According to Howell, the new signal was a burst instead of a series of waves. One more likely explanation is that this short burst of gravitational waves is caused by a more temporary event, such as a supernova explosion, which is the catastrophic end of a star’s existence.

Indeed, some astronomers believe this might be a signal from the Betelgeuse star, which has recently dimmed and is likely to undergo a supernova explosion. But the Betelgeuse star is still there so it’s not that scenario, Howell said.
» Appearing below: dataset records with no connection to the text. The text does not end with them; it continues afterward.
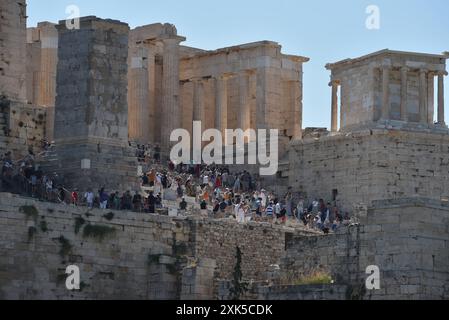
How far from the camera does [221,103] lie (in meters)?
82.6

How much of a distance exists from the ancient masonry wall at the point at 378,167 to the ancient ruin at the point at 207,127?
50mm

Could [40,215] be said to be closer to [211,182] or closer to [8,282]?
[8,282]

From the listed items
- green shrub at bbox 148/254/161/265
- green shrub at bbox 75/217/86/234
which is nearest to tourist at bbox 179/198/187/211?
green shrub at bbox 148/254/161/265

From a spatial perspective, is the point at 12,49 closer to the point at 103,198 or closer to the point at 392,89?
the point at 103,198

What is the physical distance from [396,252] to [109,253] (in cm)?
812

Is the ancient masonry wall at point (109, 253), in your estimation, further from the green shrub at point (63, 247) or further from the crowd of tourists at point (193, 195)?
the crowd of tourists at point (193, 195)

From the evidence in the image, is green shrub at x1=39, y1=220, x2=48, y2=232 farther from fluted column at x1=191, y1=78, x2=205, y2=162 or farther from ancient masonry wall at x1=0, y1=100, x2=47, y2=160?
fluted column at x1=191, y1=78, x2=205, y2=162

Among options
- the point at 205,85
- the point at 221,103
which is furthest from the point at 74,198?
the point at 205,85

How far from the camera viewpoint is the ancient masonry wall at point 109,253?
5116 centimetres

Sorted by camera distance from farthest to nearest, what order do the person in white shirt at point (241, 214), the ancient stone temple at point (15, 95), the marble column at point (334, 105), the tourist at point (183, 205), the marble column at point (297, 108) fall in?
the marble column at point (297, 108)
the marble column at point (334, 105)
the ancient stone temple at point (15, 95)
the tourist at point (183, 205)
the person in white shirt at point (241, 214)

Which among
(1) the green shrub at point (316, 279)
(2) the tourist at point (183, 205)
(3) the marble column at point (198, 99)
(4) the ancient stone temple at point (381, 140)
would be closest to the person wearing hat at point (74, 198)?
(2) the tourist at point (183, 205)

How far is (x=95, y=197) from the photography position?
56.9 meters
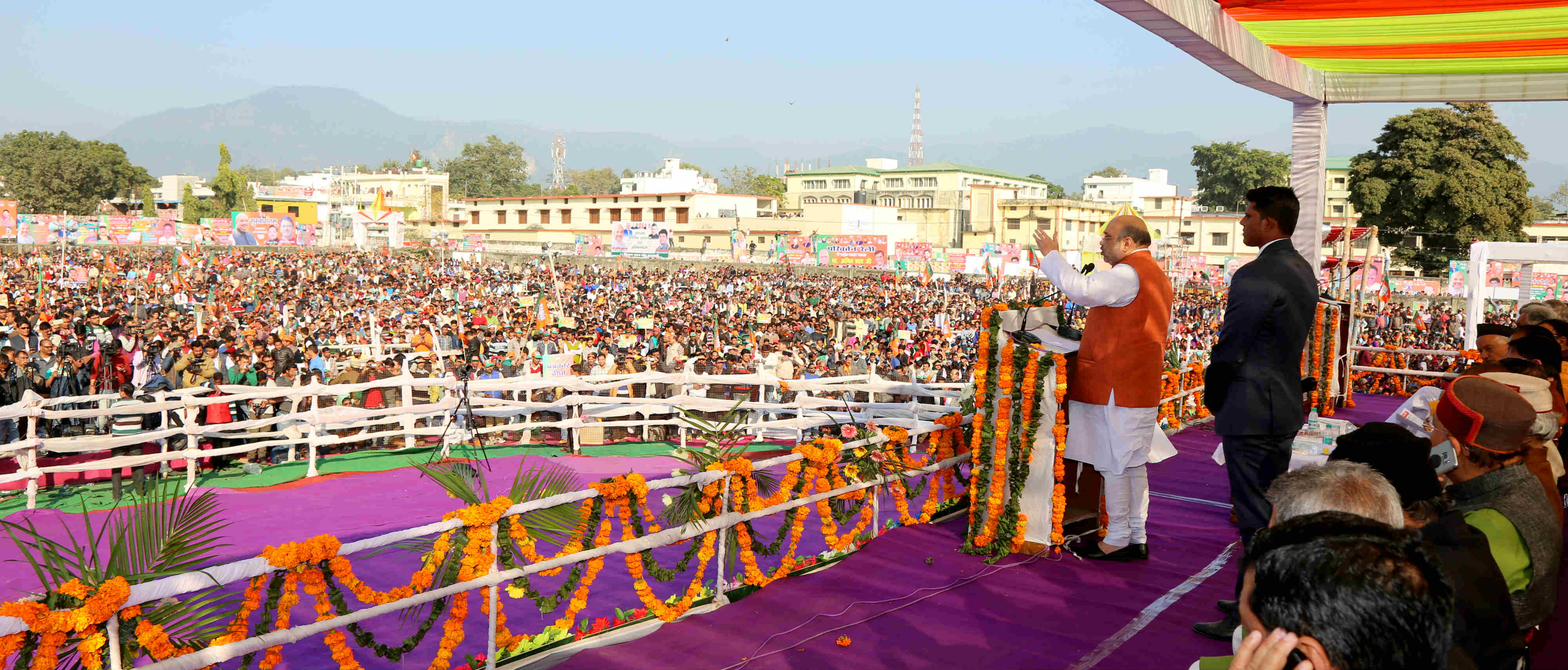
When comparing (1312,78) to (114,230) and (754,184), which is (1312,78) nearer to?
(114,230)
He also believes it is unlikely to be another supernova because they occur only approximately once every 100 years in our galaxy.
What’s more, the burst still “seems a little too short for what we expect from the collapse of a massive star,” he said. “On the other hand, we’ve never seen a star blowing up in gravitational waves before, so we don’t really know what it would look like.” Furthermore, the astronomers found no neutrinos, which are small subatomic particles with no charge that supernovas are known to produce.
Another option, according to Howell, is that the signal was created by the merging of two intermediate-mass black holes. Merging neutron stars produce waves that persist longer (around 30 seconds) than this new signal, whereas merging black holes may resemble bursts more closely (that last around a couple of seconds). However, intermediate black hole mergers might also release a series of waves that change in frequency.
LIGO detected this signal while looking for similar bursts. But “that doesn’t mean that what it found is an intermediate-mass black hole merger,” Howell told Live Science. “We don’t know what they found,” especially since LIGO hasn’t yet released the exact structure of the signal, he added.

It’s also possible that this signal was just noise in the data from the detector, Howell said. This burst of gravitational waves, on the other hand, was detected by all three LIGO detectors: one in Washington state, one in Louisiana, and one in Italy. So the probability of the LIGO detectors finding this signal by chance (meaning it’s a false alarm) is once every 25.84 years, which “gives us some indication that this is a pretty good signal,” Howell said.
Other explanations for this unexplained surge could also exist. A supernova, for example, may have collapsed directly into a black hole without producing neutrinos, though such an occurrence is very speculative, according to Howell. Astronomers are now pointing their telescopes in that direction in an attempt to find the source of the waves.
“The universe always surprises us,” he added. “There could be totally new astronomical events out there that produce gravitational waves that we haven’t really thought about.”